Before we get into specifics, it’s important to first remember that remote learning choices will depend on what options are available, how many students one is teaching, and the discipline being taught. I am at the University of Richmond, a liberal arts college, where I teach math. I am not a distance learning expert. I am just a faculty member who has been thinking about and preparing for this transition for the last couple of weeks, and I am deeply invested in the well-being of my students and helping them succeed. After talking with colleagues from around the country, I am employing these five tips in my own transition to remote teaching, and I hope other faculty may find these ideas helpful.
I also sent a distance learning survey to my students. I used Google Forms to collect their responses, but one could also use Qualtrics or just ask students to respond directly to an email. My survey asked about internet reliability, ability to stream videos, access to course materials, and time zone. I also gave open-ended questions through which students could voice other concerns. One-third of my students responded to my survey in the first hour. To me, this was evidence they are hungry for something to do and wanting to engage in conversations about their learning.
Dr. Heather Russell
I am also doing live meetings with my students via Zoom as a way to answer their questions, clarify points that were unclear in my videos, and discuss additional examples. I will offer several options for meeting times including an early-morning time that is easier for my students in countries like China (which is about 12 hours ahead of EST) to attend. I am also posting a rough list of topics or questions we might discuss in our Zoom meetings, so students that cannot attend can work on their own through that list. One could also consider recording live meetings and posting them for students to watch later. Make sure to ask students for permission! I chose not to record my classes because I want to minimize student discomfort and maximize participation.
Time and time again, students have told me having to post these summaries encourages them to actually do the reading or watch the video. As an added benefit, this practice promotes reflection, which is a key part of learning.

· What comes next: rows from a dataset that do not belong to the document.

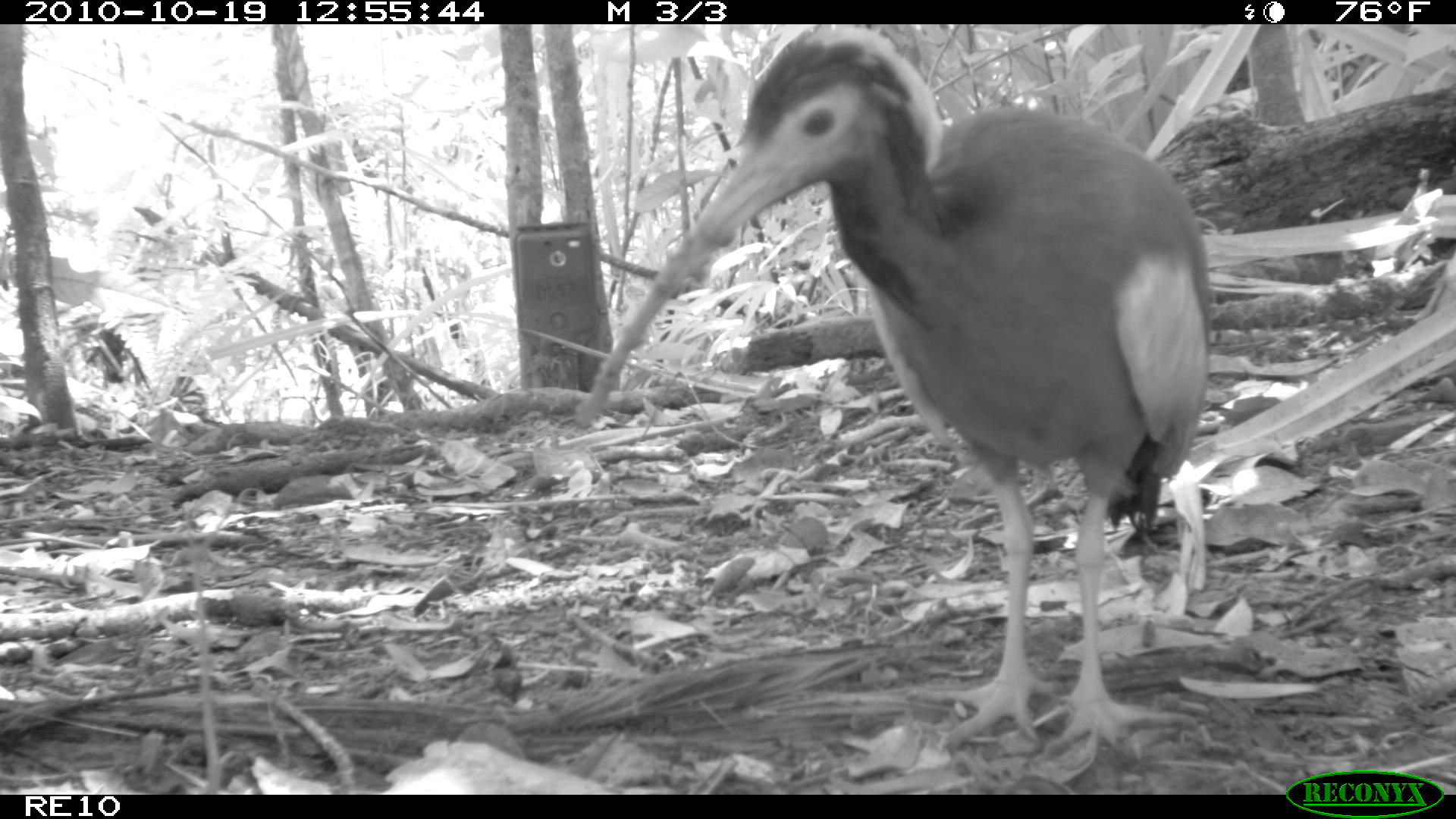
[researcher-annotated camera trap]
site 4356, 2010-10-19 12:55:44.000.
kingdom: Animalia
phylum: Chordata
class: Aves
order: Pelecaniformes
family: Threskiornithidae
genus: Lophotibis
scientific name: Lophotibis cristata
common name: madagascan ibis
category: lophotibis cristataa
Lophotibis cristataa (madagascan ibis) (Lophotibis cristata), count 1.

I had actually taken the summaries out of my distance learning plan because I was trying to simplify what was required of my students. The students requested I put them back in to help them stay motivated. As another method to incentivize student engagement, I am shifting some portion of my students’ grades for the remainder of the semester to reward regular participation.
Virtual timed tests are very difficult to administer reliably. Some of my colleagues write amazing take-home exams, and they can use that skill this semester for remote assessment. I envy those talented people, but I am not one of them. Hence, my exams will be somewhat minimal. My colleague and fellow mathematician Della Dumbaugh offers this insight: “The real learning for an exam happens during the preparation.” With this in mind, I am thinking of administering short, individual, oral final exams where questions are taken from a lengthy but finite list of the most important things I want students to know from the course. I can use this format to shift the focus away from grading towards individual one-on-one interaction and assessment. I might also have students submit an executive summary of the course as part of the final.

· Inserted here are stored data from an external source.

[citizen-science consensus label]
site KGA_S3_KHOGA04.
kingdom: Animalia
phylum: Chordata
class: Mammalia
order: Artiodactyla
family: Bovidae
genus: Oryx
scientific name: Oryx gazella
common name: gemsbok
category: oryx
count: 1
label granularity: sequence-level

Remote teaching will give us an opportunity to share a bit of our non-academic lives with our students. Many of us will be meeting with them from our home offices or kitchen tables where our dogs or our children may casually saunter through the background in the midst of a Zoom meeting. This is a beautiful moment to acknowledge that we are all whole, multi-faceted people with a diversity of experience.
It is my hope that this unprecedented moment, with so much uncertainty and stress, can provide us a pathway to bring our humanity forth as part of the learning process and encourage our students to do the same. I wish the best of luck to my faculty colleagues across the country as we enter these uncharted waters.
Dr. Heather Russell is an assistant professor of mathematics at the University of Richmond.